Die EU-Regularien wie NIS-2, AI-Act etc. sind von Unternehmen im Hinblick auf Cybersicherheit umzusetzen. Dabei stellt sich die große Frage nach der Verhältnismäßigkeit bestimmter Fragen. Das Institut der deutschen Wirtschaft Köln e.V. und die IW Consult GmbH haben in einer Studie die Auswirkungen von KI-Verordnung, NIS-2-Richtlinie und Cyber Resilience Act auf KMUs untersucht.

Mir ist das Thema zufällig die Tage über nachfolgenden Tweet von Prof. Dr. Dennis Kipker untergekommen. Der Tweet umreißt ja bereits das Thema: Wie steht es um die Verhältnismäßigkeit der umzusetzenden Maßnahmen zur Digitalregulierung der EU in Klein- und Mittelstand (KMU).

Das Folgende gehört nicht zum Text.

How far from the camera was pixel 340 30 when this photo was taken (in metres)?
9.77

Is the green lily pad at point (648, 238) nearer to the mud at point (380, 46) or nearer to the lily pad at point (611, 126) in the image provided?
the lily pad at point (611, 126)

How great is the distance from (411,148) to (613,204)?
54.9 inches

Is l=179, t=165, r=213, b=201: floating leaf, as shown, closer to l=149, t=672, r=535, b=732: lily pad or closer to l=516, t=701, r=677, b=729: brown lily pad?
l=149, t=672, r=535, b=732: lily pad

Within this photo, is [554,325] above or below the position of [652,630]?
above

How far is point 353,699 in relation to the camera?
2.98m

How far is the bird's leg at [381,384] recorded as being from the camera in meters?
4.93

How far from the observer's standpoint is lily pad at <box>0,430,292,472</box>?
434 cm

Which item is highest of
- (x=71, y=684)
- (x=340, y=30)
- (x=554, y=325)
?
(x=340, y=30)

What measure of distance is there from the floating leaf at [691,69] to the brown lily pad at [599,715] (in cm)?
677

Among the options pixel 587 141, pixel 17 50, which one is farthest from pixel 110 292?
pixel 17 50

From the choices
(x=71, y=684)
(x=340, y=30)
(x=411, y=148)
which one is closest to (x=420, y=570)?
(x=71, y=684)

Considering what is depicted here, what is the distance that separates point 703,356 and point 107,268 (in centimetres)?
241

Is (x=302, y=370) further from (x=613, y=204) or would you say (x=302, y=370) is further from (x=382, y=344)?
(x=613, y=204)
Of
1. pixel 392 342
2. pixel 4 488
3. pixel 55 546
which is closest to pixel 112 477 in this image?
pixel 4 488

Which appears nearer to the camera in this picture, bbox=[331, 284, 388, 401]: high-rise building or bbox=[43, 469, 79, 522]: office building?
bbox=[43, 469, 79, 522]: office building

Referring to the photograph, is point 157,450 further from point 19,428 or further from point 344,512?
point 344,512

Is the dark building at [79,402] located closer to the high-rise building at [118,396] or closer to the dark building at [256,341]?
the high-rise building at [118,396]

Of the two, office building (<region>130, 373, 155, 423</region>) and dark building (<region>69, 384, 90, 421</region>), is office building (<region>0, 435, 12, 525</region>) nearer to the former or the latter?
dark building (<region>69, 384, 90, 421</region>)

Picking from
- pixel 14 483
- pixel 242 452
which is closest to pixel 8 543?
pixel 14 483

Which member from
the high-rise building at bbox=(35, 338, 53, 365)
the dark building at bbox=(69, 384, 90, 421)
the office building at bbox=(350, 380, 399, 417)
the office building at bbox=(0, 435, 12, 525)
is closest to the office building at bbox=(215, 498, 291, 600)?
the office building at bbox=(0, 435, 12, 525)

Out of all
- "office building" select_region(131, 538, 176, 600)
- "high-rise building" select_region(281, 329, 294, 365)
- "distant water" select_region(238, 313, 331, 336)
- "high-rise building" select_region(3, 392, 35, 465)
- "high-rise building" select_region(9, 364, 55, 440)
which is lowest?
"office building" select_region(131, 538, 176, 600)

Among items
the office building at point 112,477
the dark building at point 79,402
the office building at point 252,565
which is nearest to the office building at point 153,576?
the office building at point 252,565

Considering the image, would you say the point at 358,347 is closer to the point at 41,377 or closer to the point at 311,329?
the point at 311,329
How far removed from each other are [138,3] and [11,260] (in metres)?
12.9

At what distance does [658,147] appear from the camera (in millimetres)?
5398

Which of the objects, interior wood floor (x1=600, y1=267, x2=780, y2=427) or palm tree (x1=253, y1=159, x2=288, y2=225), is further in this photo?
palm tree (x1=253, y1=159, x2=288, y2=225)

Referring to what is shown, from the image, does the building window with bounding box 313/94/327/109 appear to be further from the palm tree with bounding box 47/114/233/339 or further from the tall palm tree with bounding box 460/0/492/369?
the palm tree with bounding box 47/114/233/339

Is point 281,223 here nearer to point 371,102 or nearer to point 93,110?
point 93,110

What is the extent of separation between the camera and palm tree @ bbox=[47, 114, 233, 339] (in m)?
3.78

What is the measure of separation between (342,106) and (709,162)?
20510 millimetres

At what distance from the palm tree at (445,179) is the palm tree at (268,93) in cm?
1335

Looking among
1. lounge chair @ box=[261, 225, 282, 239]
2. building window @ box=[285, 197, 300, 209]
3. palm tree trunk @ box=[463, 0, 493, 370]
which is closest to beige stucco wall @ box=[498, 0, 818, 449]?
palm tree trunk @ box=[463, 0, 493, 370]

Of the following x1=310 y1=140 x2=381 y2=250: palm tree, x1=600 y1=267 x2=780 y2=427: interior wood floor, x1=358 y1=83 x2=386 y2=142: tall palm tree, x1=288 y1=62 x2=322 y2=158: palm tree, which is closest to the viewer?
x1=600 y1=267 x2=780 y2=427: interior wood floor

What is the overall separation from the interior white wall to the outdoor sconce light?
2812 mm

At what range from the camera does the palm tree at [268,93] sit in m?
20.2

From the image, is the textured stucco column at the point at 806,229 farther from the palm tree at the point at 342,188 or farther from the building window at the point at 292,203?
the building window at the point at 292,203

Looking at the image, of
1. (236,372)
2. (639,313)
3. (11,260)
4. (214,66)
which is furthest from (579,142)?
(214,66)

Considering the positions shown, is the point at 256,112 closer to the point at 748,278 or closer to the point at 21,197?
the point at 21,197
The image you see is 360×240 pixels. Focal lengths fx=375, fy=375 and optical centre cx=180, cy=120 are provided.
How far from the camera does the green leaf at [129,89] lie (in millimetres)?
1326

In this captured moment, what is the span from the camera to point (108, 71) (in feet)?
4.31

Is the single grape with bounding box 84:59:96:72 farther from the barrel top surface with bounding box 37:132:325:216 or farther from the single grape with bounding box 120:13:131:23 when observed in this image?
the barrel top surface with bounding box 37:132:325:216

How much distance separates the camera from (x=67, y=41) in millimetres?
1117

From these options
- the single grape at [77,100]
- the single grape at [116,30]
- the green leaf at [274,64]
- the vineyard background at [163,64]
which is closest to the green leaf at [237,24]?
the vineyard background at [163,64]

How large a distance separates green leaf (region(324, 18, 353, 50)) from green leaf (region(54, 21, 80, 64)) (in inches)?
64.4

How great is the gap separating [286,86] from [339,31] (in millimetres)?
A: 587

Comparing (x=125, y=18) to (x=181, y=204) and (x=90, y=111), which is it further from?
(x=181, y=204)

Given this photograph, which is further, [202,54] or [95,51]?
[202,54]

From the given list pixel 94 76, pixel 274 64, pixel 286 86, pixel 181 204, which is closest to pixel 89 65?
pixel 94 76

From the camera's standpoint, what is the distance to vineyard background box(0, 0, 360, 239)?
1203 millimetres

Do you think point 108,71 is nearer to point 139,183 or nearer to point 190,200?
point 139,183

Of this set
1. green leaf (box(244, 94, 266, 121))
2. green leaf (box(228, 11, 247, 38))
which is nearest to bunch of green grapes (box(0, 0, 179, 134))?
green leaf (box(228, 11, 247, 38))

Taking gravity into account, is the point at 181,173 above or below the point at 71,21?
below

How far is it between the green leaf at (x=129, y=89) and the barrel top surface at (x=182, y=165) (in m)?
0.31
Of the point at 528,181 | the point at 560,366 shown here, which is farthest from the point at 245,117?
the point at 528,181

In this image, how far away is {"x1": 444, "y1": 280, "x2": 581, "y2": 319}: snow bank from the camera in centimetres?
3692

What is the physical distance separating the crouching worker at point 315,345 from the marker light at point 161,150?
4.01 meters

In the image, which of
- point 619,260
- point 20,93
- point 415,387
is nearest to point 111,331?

Cybersicherheit KMU-Studie

Die Kurzstudie des Instituts der deutschen Wirtschaft Köln e.V. und der IW Consult GmbH (erstellt im Rahmen der Mittelstand-Digital Begleitforschung)  mit dem Titel KI-Verordnung, NIS-2-Richtlinie und Cyber Resilience Act: Auswirkungen auf KMU wurde bereits zum 13. November 2025 als PDF-Dokument veröffentlicht und ist frei abrufbar.

Im Begleittext heißt es dazu: Die digitale Transformation eröffnet kleinen und mittleren Unternehmen neue Chancen, stellt sie jedoch zugleich vor erhebliche regulatorische Herausforderungen. Drei aktuelle Regelwerke der Europäischen Union – die KI-Verordnung (KI-VO), die NIS-2-Richtlinie und der Cyber Resilience Act (CRA) – verändern den Handlungsrahmen für kleine und mittlere Unternehmen grundlegend.

Diese Regelungen setzen an unterschiedlichen Punkten an, verfolgen aber das gemeinsame Ziel, ein sicheres, vertrauenswürdiges und wettbewerbsfähiges digitales Binnenmarktgefüge in der EU zu schaffen. Die vorliegende Studie stellt die Regelwerke vor, untersucht ihre Auswirkung auf kleine und mittlere Unternehmen, analysiert Kosten und Nutzen und leitet daraus Unterstützungsbedarfe ab.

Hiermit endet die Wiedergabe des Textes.